The months that followed not just gave her “some of the most amazing times” with her children but also made her more independent in creating her music.
“I tried to allow things to be as simple and flexible as possible. And just get one day at a time responding to the situation as it was. I had a lot of challenging times with things like learning how to record myself, but also I found that very rewarding…I felt really proud of the independence that I have gained in music as well,” the mother of two said.
The six-time Grammy Award nominee last month launched her latest album “Love Letters”, perhaps her most personal album till date.
“Love Letters” is also Shankar’s first exclusively lyrics-oriented album. She has, in another first, lent her voice to “Lovable” along with Afro-French Cuban musical duo Ibeyi.

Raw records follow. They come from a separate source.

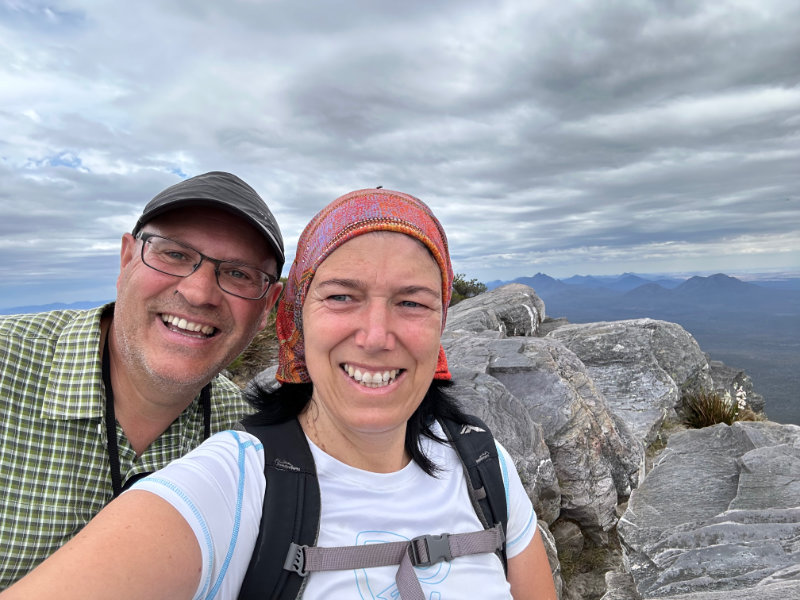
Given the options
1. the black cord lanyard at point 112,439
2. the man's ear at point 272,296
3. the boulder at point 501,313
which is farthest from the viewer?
the boulder at point 501,313

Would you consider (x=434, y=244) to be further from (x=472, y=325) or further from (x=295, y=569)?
(x=472, y=325)

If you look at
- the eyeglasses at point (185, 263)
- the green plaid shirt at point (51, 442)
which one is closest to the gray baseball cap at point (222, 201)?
the eyeglasses at point (185, 263)

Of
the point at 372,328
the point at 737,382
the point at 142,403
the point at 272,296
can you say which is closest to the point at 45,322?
the point at 142,403

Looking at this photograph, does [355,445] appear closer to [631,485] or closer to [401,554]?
[401,554]

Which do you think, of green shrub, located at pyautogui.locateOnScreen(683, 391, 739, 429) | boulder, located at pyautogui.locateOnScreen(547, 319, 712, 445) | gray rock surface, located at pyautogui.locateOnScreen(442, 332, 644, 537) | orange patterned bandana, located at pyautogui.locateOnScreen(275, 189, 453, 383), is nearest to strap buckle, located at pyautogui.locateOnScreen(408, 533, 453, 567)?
orange patterned bandana, located at pyautogui.locateOnScreen(275, 189, 453, 383)

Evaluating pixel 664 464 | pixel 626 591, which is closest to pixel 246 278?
pixel 626 591

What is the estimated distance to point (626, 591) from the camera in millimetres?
5629

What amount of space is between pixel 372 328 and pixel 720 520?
5.83 metres

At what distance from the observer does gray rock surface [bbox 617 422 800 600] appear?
5.00 metres

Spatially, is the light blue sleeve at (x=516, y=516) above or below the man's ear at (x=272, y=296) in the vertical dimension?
below

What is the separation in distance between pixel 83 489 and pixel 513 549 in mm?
2222

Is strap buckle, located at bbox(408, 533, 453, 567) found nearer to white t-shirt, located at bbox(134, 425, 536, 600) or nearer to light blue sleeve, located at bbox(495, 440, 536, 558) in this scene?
white t-shirt, located at bbox(134, 425, 536, 600)

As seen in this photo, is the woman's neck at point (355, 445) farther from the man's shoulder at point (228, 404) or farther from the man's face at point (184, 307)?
the man's shoulder at point (228, 404)

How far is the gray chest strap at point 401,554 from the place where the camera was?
184 centimetres
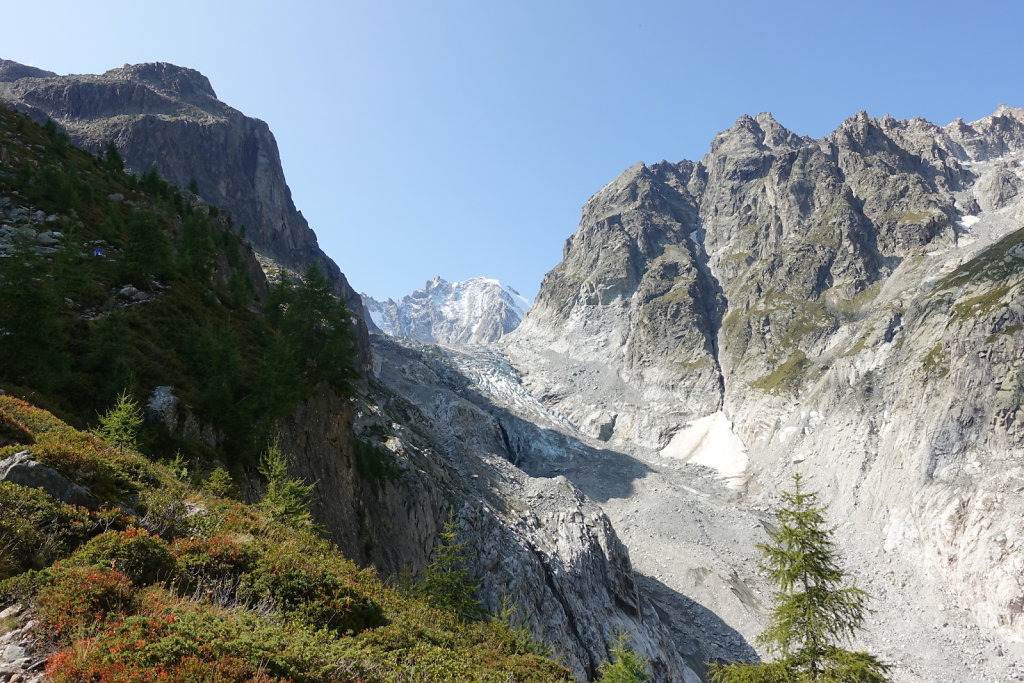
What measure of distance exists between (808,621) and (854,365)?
99.5 m

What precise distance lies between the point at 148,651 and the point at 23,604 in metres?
2.42

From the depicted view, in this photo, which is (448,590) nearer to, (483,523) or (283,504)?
(283,504)

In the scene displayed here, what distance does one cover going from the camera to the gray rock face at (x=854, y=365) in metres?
63.2

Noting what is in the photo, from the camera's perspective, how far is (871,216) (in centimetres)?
16838

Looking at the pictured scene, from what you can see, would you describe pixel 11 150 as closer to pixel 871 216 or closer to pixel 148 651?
pixel 148 651

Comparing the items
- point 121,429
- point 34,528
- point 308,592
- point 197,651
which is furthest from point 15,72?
point 197,651

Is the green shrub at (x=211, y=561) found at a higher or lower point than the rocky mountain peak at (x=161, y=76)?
lower

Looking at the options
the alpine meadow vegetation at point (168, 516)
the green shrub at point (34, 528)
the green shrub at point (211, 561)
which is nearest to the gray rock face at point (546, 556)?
the alpine meadow vegetation at point (168, 516)

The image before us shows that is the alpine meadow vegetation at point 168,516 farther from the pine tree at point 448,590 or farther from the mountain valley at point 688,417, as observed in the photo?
the mountain valley at point 688,417

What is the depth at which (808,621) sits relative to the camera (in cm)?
1619

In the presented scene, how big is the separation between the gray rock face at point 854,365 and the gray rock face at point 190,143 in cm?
8400

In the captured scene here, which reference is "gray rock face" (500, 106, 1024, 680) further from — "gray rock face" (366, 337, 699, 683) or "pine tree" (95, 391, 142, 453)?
"pine tree" (95, 391, 142, 453)

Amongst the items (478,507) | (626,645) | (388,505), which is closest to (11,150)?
(388,505)

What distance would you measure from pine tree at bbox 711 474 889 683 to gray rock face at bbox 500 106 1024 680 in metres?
47.3
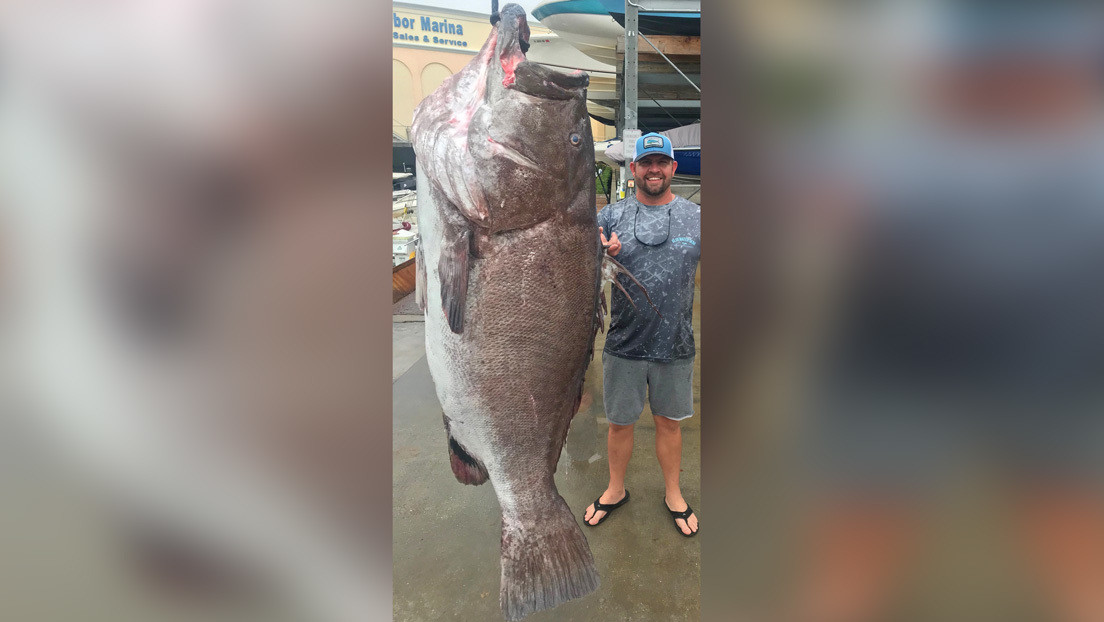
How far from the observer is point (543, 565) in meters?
1.26

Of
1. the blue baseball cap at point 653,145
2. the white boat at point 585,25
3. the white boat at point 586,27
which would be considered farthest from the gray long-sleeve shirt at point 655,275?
the white boat at point 586,27

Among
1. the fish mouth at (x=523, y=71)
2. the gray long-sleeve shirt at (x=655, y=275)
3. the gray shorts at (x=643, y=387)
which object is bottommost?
the gray shorts at (x=643, y=387)

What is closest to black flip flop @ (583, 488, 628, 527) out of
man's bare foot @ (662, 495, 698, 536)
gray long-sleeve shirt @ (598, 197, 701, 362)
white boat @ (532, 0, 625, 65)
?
man's bare foot @ (662, 495, 698, 536)

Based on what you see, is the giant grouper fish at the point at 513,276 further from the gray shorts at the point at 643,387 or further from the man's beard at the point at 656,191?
the gray shorts at the point at 643,387

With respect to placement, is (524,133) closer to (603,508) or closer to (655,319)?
(655,319)

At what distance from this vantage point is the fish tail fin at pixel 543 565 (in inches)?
48.5

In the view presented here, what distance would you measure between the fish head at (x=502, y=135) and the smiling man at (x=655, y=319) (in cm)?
99

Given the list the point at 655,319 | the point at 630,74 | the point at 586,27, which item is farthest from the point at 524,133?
the point at 586,27

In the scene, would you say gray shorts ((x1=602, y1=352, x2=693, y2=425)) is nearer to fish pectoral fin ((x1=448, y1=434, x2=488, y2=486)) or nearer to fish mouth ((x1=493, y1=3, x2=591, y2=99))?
fish pectoral fin ((x1=448, y1=434, x2=488, y2=486))

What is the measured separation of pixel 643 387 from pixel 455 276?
59.5 inches

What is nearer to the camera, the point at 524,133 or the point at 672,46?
the point at 524,133
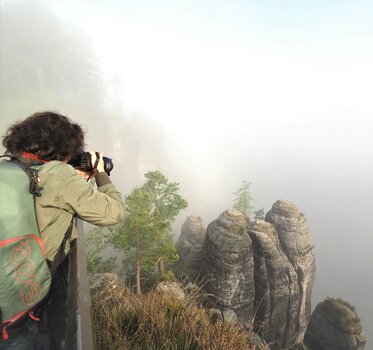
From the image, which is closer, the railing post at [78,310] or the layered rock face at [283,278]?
the railing post at [78,310]

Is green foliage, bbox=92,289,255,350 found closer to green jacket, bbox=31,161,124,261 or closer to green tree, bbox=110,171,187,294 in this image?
green jacket, bbox=31,161,124,261

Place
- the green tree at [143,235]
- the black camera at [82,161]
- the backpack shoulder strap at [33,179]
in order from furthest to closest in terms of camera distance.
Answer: the green tree at [143,235] → the black camera at [82,161] → the backpack shoulder strap at [33,179]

The album, with six tracks including “Those Words”, has notes of tremendous loss and heartbreak, possibly brought into her work by personal health issues and her divorce from British director Joe Wright last year after a marriage of nine years.
“These were difficult times, which pushed me into some very vulnerable places. I’ve written from a personal place before, but this time there was something particularly tender about the process. It was a creative challenge to be brave enough to allow the music to remain as raw as it began,” the musician added.
For “Those Words”, Shankar worked with cellist and composer Ayanna Witter-Johnson, Indian singer Shilpa Rao and dancers Guro Nagelhus Schia and Vebjørn Sundby.